Em razão do impacto econômico da mastite nos rebanhos leiteiros, seja pela diminuição da produção ou pela penalizações devido à baixa qualidade do leite, a correta identificação do patógeno é de extrema importância. Essa identificação auxilia o produtor na tomada de decisões, já que permite a conhecer a principal forma de transmissão (ambiental ou contagioso) e manifestação (casos clínicos ou subclínicos). A rápida identificação possibilita ainda sugerir prováveis fontes de infecção dentro do rebanho e focos de contaminação, direcionando o controle estratégico da doença e as medidas de tratamento aplicadas.
A identificação do patógeno da mastite pode ser feito pela cultura microbiológica convencional ou pelas ferramentas de rápido diagnóstico como a espectrometria de massas (MALDI-TOF) ou testes moleculares. Independentemente do método de escolha, é fundamental que a coleta de leite seja realizada de forma adequada, pois erros podem gerar diagnósticos sem validade. Vários são os pontos da coleta que merecem atenção, dentre eles a assepsia da extremidade dos tetos, a sequência de amostragem dos quartos mamários, a utilização de frascos e luvas estéreis e a identificação correta da amostra.
Os procedimentos de desinfecção dos tetos, no entanto, podem variar de acordo com as regiões, rebanhos e técnicos, porém sua aplicação é vital para minimizar resultados falso-positivos, causados por bactérias presentes na extremidade do teto. O Conselho Nacional de Mastite (NMC) recomenda a utilização de luvas, a aplicação de um desinfetante pré-ordenha, a secagem com toalha de uso único e a aplicação de álcool 70% na extremidade do teto. Para avaliar as diferenças de 4 protocolos de preparação dos tetos antes da coleta de leite, foi realizada recentemente uma pesquisa nos Estados Unidos com 168 vacas, totalizando 665 quartos mamários. As vacas foram distribuídas em 4 protocolos de assepsia antes das coletas de leite:
- sem nenhuma preparação;
- uso de solução desinfetante pré-dipping e secagem com toalha de uso único;
- uso de álcool 70% para limpeza da extremidade do teto;
- uso de pré-dipping, secagem com toalha e álcool 70% na extremidade do teto.

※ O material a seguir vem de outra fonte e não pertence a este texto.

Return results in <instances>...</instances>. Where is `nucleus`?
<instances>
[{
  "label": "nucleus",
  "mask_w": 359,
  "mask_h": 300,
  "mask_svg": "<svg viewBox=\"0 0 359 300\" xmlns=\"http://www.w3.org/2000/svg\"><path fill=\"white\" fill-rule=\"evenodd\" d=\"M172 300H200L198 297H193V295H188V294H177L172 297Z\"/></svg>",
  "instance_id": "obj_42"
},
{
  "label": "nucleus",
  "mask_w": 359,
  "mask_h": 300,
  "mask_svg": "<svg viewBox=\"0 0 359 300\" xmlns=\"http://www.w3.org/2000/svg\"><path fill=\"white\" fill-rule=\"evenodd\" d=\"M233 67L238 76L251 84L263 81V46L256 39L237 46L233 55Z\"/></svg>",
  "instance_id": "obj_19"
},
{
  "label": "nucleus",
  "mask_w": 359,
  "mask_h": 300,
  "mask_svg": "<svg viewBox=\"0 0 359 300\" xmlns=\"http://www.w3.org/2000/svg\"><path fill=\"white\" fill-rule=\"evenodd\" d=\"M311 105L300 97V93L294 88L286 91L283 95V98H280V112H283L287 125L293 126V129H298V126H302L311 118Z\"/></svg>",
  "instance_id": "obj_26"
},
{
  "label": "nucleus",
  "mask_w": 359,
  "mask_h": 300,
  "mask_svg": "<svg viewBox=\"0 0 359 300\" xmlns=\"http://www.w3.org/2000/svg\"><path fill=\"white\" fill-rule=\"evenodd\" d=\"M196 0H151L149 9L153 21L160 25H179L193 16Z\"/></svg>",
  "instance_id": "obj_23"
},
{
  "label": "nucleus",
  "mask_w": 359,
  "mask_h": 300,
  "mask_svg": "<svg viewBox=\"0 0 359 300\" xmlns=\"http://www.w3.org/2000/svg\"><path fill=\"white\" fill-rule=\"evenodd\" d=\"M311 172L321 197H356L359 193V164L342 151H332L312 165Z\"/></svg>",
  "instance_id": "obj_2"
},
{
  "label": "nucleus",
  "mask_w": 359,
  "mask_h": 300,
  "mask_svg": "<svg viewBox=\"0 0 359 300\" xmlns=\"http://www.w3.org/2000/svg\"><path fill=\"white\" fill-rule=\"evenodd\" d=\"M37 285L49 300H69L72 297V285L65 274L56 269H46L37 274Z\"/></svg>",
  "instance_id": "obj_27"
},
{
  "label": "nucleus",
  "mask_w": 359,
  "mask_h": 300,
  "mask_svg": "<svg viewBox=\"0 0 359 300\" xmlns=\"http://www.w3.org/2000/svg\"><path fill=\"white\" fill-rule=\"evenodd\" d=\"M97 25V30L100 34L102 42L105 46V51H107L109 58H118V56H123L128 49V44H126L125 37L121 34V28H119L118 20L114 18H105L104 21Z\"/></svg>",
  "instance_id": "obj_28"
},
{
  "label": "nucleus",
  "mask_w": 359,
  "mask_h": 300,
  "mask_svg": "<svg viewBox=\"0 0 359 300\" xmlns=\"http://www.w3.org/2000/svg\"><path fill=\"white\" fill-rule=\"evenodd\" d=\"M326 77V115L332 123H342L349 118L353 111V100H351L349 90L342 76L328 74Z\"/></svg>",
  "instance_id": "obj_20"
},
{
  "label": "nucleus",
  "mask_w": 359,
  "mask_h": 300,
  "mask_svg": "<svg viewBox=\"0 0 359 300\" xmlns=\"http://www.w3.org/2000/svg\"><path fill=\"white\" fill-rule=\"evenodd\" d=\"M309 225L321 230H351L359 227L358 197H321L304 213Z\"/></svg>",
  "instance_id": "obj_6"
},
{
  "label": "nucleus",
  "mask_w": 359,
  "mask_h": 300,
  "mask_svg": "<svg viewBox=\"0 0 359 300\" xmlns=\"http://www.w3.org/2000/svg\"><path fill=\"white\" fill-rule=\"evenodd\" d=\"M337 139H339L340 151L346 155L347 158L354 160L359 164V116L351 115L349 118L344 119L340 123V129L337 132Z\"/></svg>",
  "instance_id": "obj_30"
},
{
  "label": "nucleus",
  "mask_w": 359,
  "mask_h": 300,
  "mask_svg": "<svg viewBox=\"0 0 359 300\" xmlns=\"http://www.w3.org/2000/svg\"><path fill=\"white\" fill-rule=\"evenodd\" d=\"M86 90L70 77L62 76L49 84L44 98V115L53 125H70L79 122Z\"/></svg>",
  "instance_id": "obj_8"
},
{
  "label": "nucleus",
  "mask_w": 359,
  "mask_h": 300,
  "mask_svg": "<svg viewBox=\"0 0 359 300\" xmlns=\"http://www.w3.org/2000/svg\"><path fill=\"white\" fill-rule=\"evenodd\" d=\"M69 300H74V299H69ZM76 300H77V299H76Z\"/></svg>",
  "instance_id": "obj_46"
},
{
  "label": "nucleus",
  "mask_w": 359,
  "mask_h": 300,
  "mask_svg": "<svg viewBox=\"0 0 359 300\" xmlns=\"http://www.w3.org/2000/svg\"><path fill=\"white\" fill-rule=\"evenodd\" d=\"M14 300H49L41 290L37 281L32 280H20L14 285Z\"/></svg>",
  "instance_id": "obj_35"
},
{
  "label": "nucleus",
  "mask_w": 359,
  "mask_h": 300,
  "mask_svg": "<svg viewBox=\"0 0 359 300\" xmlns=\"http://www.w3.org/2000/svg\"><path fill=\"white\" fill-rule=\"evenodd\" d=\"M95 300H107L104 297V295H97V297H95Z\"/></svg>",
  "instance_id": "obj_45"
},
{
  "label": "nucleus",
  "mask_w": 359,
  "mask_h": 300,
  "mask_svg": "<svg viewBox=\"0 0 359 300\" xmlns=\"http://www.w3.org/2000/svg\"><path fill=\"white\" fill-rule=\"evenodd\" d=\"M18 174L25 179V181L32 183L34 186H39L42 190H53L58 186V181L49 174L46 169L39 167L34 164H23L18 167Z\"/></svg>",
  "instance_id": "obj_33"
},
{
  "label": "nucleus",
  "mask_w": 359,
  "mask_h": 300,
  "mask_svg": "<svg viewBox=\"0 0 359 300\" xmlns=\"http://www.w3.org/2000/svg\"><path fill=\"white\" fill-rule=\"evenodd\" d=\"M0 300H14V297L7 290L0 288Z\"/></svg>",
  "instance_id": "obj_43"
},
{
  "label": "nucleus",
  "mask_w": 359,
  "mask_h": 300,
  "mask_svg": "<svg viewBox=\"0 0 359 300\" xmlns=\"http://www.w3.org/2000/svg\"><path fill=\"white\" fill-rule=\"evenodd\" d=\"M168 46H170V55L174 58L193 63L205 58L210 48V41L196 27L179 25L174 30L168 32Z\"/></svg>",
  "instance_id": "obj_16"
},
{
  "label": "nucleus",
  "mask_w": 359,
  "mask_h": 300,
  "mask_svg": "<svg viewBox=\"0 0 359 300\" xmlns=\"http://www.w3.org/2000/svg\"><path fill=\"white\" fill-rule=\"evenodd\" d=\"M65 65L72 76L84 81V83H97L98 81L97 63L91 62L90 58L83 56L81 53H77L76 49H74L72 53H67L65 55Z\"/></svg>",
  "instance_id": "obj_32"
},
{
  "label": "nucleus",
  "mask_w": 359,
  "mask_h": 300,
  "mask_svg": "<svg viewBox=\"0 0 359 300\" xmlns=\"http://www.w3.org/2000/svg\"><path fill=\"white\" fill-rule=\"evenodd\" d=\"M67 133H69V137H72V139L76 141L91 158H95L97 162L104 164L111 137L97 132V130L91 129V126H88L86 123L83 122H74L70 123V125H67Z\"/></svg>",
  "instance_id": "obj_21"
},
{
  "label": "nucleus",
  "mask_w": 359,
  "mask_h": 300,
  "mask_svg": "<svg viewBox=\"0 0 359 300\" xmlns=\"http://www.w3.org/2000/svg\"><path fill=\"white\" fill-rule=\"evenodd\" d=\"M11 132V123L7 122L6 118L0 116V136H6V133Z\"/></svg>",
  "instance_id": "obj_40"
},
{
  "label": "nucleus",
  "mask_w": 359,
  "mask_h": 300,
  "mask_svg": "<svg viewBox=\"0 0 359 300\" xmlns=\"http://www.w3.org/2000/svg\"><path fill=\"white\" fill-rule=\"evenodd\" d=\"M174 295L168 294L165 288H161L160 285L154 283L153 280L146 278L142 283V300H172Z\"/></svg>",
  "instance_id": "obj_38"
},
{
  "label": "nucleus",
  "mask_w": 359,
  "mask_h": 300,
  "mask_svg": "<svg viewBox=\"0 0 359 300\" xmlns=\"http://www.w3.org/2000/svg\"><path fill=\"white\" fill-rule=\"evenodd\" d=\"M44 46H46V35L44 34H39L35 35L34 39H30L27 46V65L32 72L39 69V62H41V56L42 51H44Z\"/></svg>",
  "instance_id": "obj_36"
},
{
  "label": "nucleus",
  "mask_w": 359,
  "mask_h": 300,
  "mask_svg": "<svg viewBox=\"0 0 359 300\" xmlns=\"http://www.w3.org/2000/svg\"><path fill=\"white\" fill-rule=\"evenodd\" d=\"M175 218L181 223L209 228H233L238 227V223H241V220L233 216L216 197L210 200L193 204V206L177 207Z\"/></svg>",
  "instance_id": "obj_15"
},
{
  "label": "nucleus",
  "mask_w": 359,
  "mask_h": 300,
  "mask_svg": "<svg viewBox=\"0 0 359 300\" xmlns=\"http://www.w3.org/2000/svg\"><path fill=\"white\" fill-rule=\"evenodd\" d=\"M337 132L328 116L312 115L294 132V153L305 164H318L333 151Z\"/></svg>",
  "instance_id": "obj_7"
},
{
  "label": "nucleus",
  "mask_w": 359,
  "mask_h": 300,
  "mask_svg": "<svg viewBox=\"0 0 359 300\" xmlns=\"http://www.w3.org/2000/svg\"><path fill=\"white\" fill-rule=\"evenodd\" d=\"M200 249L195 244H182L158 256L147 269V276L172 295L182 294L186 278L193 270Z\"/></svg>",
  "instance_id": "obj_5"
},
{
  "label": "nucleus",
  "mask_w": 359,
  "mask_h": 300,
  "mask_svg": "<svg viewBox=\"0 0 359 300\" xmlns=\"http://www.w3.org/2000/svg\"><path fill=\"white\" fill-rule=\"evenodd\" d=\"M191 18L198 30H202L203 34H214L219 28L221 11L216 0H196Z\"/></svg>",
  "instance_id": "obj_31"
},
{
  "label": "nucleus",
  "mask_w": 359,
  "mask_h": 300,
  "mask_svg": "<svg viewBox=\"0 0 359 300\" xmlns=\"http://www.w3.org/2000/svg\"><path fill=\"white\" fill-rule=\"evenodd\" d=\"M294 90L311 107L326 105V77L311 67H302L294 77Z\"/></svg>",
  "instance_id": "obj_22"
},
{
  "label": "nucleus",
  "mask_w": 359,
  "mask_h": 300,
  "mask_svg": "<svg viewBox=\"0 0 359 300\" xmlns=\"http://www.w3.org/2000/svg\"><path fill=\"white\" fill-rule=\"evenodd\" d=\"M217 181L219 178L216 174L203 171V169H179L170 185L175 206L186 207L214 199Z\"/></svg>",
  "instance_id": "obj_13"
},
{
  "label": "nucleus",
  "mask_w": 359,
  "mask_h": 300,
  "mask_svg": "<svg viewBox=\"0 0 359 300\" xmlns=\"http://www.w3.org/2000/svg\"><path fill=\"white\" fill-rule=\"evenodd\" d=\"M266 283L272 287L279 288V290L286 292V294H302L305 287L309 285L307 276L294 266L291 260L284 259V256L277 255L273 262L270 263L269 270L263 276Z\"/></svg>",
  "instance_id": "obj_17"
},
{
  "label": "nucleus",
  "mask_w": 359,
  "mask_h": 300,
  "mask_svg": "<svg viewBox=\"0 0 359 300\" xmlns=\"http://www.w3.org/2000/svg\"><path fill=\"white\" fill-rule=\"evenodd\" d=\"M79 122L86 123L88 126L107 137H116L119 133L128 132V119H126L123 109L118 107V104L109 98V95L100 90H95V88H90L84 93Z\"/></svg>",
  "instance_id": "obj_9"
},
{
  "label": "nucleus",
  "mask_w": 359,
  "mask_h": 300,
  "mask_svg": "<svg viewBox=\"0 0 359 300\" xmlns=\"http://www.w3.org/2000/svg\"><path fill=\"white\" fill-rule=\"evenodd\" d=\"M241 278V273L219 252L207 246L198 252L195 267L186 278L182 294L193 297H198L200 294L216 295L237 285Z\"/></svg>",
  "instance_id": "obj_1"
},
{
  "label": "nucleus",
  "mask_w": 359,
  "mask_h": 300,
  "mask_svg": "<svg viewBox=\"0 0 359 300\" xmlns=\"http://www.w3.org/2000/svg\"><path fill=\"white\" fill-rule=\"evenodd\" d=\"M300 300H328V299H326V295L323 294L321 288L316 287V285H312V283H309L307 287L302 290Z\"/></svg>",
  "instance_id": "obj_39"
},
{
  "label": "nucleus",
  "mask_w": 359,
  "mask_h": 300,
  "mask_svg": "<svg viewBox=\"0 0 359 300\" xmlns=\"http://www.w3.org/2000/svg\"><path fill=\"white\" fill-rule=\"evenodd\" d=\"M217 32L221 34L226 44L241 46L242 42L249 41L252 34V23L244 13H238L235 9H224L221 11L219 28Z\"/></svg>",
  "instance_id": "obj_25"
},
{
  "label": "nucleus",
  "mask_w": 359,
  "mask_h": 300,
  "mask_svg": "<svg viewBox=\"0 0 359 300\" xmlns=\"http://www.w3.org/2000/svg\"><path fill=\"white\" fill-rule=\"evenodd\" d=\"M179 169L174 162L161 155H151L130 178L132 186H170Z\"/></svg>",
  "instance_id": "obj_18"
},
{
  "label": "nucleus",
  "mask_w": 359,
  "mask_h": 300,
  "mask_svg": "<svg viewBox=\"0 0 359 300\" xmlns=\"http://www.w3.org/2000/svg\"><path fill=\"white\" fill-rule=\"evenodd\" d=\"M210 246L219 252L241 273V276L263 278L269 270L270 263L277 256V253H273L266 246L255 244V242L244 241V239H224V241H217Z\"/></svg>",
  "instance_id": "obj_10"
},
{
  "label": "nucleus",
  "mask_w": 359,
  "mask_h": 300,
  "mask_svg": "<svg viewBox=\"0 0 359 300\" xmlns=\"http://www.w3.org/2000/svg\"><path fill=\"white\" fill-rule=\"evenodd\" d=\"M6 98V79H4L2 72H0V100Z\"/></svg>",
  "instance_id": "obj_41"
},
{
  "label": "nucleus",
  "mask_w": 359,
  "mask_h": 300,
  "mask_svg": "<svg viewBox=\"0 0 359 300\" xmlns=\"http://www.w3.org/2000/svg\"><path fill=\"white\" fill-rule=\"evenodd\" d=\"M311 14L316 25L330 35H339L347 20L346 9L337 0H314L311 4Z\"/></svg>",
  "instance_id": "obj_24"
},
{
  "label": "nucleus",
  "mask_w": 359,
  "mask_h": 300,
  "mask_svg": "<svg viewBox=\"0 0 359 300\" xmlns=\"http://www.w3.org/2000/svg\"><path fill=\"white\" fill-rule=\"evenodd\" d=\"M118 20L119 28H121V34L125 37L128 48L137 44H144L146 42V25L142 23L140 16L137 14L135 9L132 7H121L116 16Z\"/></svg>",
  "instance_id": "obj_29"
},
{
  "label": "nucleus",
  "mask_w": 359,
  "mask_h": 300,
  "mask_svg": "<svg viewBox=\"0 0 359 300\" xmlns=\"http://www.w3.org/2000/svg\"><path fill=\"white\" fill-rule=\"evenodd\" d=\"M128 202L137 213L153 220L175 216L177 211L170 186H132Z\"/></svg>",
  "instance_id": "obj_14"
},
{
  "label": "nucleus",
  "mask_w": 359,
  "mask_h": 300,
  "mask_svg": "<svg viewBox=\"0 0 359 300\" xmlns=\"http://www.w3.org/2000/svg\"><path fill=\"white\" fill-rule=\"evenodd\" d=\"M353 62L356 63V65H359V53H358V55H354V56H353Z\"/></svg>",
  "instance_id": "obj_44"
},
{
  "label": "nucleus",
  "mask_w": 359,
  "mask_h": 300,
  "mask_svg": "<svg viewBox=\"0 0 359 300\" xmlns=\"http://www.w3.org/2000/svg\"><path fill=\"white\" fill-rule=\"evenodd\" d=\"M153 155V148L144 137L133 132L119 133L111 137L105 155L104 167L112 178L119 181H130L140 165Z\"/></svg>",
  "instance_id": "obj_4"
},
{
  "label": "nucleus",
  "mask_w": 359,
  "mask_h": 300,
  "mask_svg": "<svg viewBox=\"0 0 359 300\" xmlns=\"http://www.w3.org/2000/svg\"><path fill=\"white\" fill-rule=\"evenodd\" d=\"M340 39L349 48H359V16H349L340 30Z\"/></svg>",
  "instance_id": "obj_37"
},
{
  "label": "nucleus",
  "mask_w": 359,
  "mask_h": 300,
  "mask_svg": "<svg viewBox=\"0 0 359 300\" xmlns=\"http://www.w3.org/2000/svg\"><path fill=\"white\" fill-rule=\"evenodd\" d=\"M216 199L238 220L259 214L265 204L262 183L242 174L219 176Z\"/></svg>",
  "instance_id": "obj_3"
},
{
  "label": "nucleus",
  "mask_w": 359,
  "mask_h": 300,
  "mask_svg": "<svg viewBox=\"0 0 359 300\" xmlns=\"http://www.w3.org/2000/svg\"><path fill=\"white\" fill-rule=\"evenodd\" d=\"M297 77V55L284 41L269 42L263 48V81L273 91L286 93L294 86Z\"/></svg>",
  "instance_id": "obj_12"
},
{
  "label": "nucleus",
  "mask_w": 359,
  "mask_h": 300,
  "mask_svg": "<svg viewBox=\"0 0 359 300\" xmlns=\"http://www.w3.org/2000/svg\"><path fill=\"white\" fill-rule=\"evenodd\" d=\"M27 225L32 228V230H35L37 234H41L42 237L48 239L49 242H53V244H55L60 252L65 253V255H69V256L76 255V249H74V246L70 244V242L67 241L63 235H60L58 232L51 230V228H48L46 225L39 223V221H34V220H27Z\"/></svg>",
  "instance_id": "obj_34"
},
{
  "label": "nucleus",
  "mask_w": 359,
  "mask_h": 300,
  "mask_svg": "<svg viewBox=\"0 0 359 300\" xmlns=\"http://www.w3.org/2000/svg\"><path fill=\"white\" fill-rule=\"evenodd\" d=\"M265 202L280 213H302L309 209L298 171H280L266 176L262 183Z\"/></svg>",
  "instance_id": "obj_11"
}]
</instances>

Após as coletas, o leite foi inoculado e, após 48 horas, avaliado o crescimento das colônias, sendo que aquelas morfologicamente diferentes com número igual ou maior do que 3 foram consideradas contaminadas e todas colônias foram identificadas por MALDI-TOF.
Os resultados desta pesquisa identificaram 29 gêneros e 81 espécies distintas, sendo os gêneros mais comuns Corynebacterium (25,5%), Staphylococcus (19,4%), Aerococcus (13,3%) e Bacillus (7,6%) (Figura 1). Dentre os protocolos de preparação de tetos, as vacas sem nenhuma preparação as somente com pré-dipping e secagem apresentaram mais amostras contaminadas (62 e 63%, respectivamente) em comparação aos protocolos 3 (19%) e 4 (10% de contaminação respectivamente). Também, observou-se a presença de 22 isolados de Pseudomonas somente nos grupos 2 (95%), que fizeram uso da solução desinfetante. Os autores enfatizam a importância da desinfecção do ambiente e cuidados com a descontaminação das toalhas, água de lavagem e sistema de ordenha, previamente reportados como fontes de algumas espécies de Pseudomonas.
Figura 1. Distribuição dos gêneros mais comumente isolados após diferentes protocolos de assepsia dos tetos
Fonte: Adaptado de Wattenburger et al., 2020.
Por fim, os microrganismos encontrados nas amostras contaminadas foram similares aos identificados em outros estudos, indicando que a extremidade do teto é principal fonte de contaminação de amostras de leite. Em relação aos grupos dos estafilococos não-aureus, as espécies de origem ambiental foram mais isoladas nas amostras contaminadas (protocolos 1 e 2), como por exemplo Staph. equorum, Staph. hominis, Staph. haemoliticus, Staph. xilosus, Staph. saprofiticus, enquanto as espécies mais adaptadas na glândula mamária e que causam mastite (Staph. chormogenes e Staph. epidermidis) foram isoladas principalmente nas amostras sem contaminação (protocolos 3 e 4). Os resultados desta pesquisa confirmam que protocolo completo de preparação dos tetos, com o uso de solução alcoólica (70%) após a desinfecção pré-dipping seguida de secagem reduz o risco de contaminação das amostras e garante resultados confiáveis de cultura microbiológica do leite.